それほど私は、初のプロの大舞台で、本当に嬉しく、意気込み、興奮していた。
ギブスと松葉杖で歩けるようになると、稽古場に見学に通った。
ある日、松尾さんが、ギブズでも出れる役とセリフを作ってくださった。数多いる生徒のたった一人の、自ら負傷した二十歳そこそこのしょぼい坊主のためにわざわざだ。三度泣いた。
さらに意気込んだ私は、面白くしようとして、面白くないことをしてた気がする。ギブスの周りに手作りの蝿を無数集らせていた気がする。翌年旗揚げする「はえぎわ」の予兆はここから始まっていたのだろうか。一緒のシーンに出てたもう一人は、同じく生徒で一緒にはえぎわを立ち上げた井内ミワクだから、まんざら、ない話でもないかもしれない。
余談が長引きましたが、
その思い出深すぎる、初の大舞台の劇場が、世田谷パブリックシアターだった。
(当時の演目は、松尾さんの代表作の一つ「ふくすけ」の2回目。)
あれから、25年。
私は今、25年ぶりに、世田谷パブリックシアターに立たせていただいている。

---

**作業の指示**
(a) 本文について、次の問いに答えてください。
(i) 松尾さんがわざわざ作ってくれたものは何ですか。
(ii) 同じシーンに出ていたもう一人は誰ですか。
(iii) 当時の演目は何でしたか。
(b) 本文の最初の文から、初のプロの大舞台での「私」の様子を表す言葉をすべて抜き出してください。

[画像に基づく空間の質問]

---

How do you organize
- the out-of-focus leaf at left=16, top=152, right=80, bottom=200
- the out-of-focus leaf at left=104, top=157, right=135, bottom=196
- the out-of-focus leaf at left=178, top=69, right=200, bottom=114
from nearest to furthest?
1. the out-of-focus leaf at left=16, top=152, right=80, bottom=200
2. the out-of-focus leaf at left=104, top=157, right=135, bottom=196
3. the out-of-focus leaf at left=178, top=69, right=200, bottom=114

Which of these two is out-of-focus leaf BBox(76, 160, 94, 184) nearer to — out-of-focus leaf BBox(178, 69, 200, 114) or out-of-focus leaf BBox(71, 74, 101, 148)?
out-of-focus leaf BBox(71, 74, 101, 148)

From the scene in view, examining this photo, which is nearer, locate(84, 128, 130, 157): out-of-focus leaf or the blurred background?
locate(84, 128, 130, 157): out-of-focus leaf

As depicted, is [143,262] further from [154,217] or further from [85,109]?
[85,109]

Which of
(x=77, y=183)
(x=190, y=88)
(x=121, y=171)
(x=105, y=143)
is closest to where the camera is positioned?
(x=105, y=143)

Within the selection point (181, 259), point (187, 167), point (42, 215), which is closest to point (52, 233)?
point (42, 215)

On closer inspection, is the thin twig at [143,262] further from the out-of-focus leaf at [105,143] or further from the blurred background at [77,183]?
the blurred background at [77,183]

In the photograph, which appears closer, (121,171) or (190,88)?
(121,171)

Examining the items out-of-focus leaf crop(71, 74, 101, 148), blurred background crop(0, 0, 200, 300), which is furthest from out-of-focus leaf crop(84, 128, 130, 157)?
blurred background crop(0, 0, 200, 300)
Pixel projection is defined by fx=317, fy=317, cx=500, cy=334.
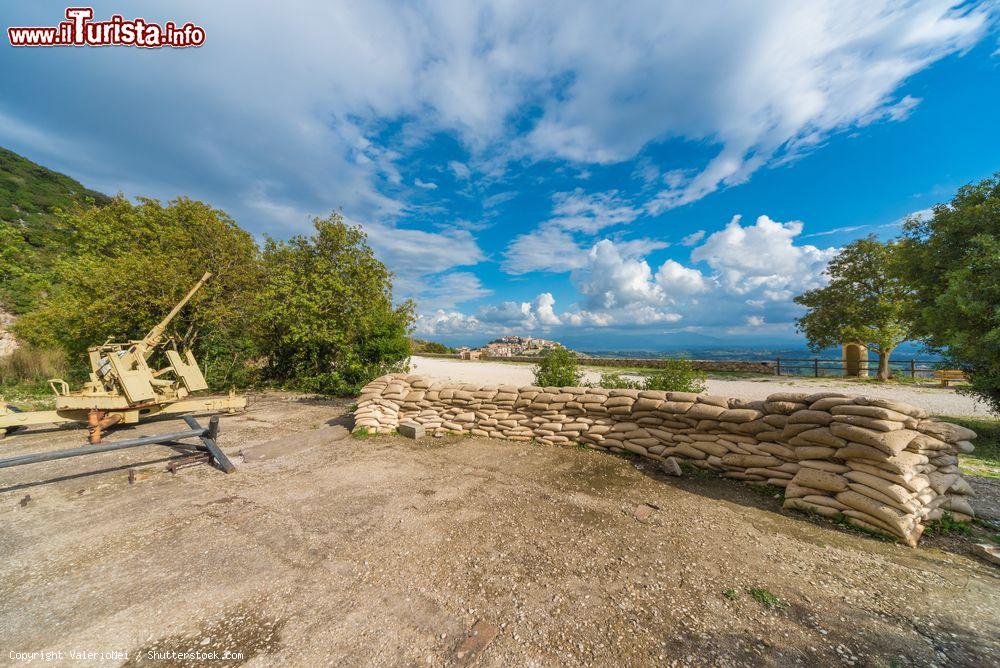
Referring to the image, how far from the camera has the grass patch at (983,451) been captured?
467cm

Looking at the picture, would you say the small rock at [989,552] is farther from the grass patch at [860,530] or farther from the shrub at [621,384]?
the shrub at [621,384]

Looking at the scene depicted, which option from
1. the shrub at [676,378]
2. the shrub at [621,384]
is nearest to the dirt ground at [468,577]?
the shrub at [676,378]

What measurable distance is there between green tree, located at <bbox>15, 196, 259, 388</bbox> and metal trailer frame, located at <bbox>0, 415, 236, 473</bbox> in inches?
277

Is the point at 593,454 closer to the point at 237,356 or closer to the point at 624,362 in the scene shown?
the point at 237,356

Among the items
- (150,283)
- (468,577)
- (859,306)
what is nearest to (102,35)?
(150,283)

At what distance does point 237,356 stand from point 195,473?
9302mm

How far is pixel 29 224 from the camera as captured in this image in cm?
2586

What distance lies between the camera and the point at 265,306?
35.7ft

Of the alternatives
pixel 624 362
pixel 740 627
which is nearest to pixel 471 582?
pixel 740 627

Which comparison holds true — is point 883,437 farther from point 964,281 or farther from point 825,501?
point 964,281

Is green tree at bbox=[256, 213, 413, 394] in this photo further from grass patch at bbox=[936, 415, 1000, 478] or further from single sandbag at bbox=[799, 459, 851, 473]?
grass patch at bbox=[936, 415, 1000, 478]

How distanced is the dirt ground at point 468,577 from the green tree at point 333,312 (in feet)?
19.9

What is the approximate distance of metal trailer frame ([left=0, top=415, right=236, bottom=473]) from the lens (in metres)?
3.54

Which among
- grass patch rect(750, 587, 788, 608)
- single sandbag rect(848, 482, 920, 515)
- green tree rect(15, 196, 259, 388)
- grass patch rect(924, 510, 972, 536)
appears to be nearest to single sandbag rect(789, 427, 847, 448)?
single sandbag rect(848, 482, 920, 515)
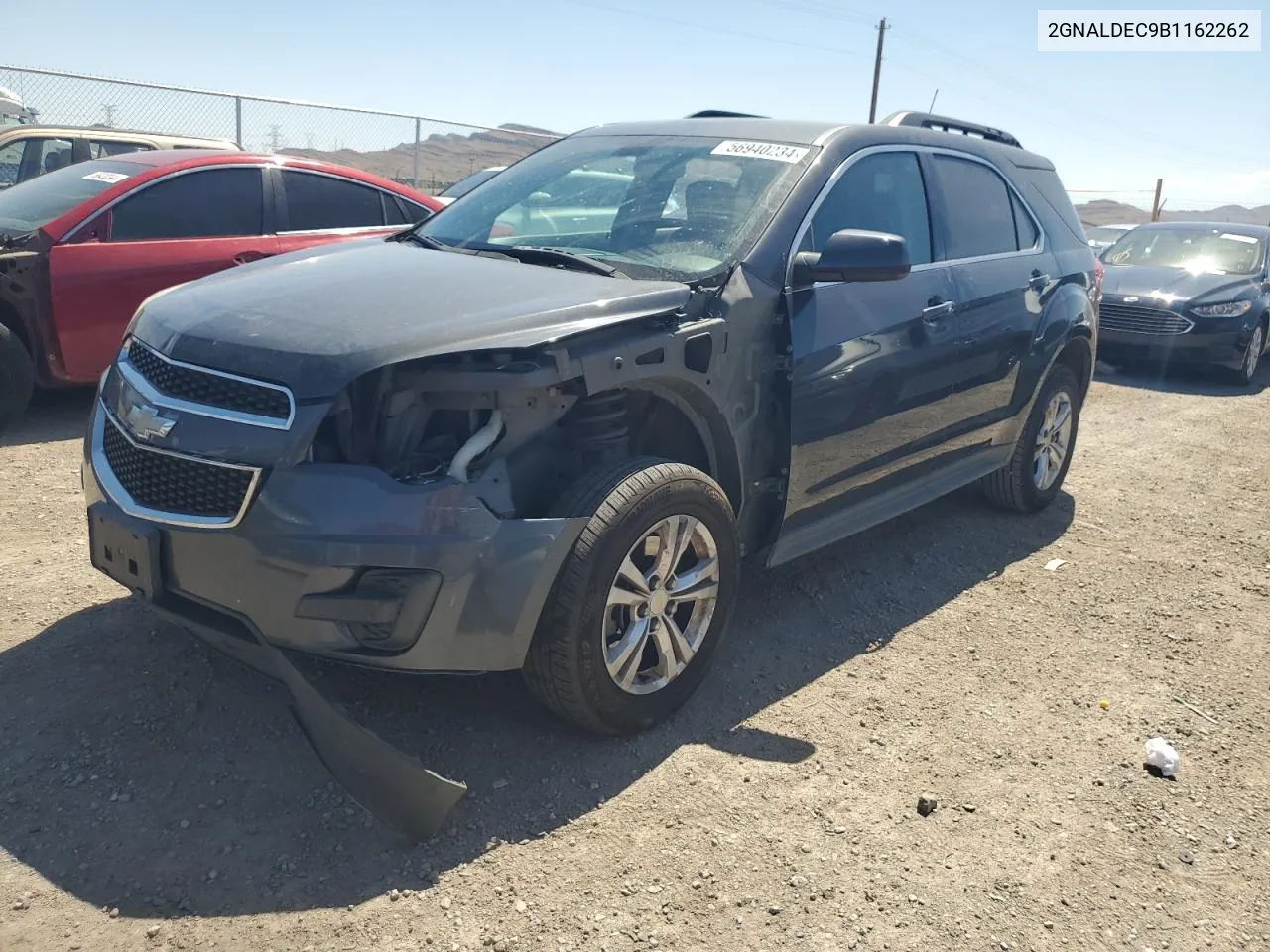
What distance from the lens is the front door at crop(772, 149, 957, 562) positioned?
3.67 metres

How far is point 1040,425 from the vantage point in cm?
542

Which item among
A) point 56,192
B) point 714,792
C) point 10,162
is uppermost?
point 10,162

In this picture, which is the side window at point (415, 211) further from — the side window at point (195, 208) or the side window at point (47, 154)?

---

**解答**
(a)
(i) ギブスでも出られる役とセリフ
(ii) 井内ミワク
(iii) 松尾さんの代表作の一つ「ふくすけ」の2回目

(b)
・本当に嬉しく
・意気込み
・興奮していた